Work to be completed ::
Copy the lines of the listing from the line with "Which is nearer" up to and including the last line of the listing, reproducing them verbatim.
** start Information given **
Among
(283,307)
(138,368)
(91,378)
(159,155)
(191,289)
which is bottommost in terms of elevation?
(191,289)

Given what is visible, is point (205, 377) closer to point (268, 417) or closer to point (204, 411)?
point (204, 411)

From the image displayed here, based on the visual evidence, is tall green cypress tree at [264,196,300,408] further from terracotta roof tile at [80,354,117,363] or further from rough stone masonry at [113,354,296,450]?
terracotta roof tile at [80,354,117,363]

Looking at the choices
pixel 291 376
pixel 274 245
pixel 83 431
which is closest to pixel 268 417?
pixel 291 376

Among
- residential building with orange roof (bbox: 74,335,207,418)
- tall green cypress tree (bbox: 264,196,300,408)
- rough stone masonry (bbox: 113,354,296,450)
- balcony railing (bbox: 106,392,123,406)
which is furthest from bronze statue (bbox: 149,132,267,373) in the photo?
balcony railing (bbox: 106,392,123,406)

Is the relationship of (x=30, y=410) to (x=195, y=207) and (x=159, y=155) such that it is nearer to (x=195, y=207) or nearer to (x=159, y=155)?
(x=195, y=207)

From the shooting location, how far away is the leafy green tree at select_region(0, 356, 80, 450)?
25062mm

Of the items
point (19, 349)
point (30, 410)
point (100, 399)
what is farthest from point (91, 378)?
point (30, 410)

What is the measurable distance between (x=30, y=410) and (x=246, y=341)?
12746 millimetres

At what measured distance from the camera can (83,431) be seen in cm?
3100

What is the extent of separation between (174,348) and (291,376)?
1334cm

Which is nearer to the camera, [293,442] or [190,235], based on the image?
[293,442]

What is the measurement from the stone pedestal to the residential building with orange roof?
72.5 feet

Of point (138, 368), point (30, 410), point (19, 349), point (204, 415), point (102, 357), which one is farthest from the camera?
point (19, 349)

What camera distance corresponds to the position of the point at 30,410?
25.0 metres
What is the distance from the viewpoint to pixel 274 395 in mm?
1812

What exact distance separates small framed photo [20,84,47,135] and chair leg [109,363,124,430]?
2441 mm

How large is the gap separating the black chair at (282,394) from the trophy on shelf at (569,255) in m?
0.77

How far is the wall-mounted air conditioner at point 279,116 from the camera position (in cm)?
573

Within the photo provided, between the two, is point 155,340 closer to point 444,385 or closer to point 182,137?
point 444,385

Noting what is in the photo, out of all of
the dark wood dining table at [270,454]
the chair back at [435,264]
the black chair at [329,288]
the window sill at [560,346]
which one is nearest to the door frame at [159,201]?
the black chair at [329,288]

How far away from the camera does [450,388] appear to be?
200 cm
** end Information given **
The solution ::
Which is nearer to the camera, [293,442] or [190,235], based on the image?
[293,442]

What is the measurement from the stone pedestal to the residential building with orange roof?
72.5 feet

Of point (138, 368), point (30, 410), point (19, 349), point (204, 415), point (102, 357), which one is farthest from the camera?
point (19, 349)

What camera distance corresponds to the position of the point at 30,410?
25.0 metres
What is the distance from the viewpoint to pixel 274 395 in mm?
1812

What exact distance separates small framed photo [20,84,47,135] and chair leg [109,363,124,430]?
2441 mm

How large is the gap separating the black chair at (282,394) from the trophy on shelf at (569,255) in m?
0.77

How far is the wall-mounted air conditioner at point 279,116 from the camera position (in cm)?
573

Within the photo provided, between the two, is point 155,340 closer to point 444,385 or closer to point 182,137?
point 444,385

Noting what is in the photo, out of all of
the dark wood dining table at [270,454]
the chair back at [435,264]
the black chair at [329,288]
the window sill at [560,346]
which one is nearest to the door frame at [159,201]?
the black chair at [329,288]

How far away from the camera does [450,388] appear to be?
200 cm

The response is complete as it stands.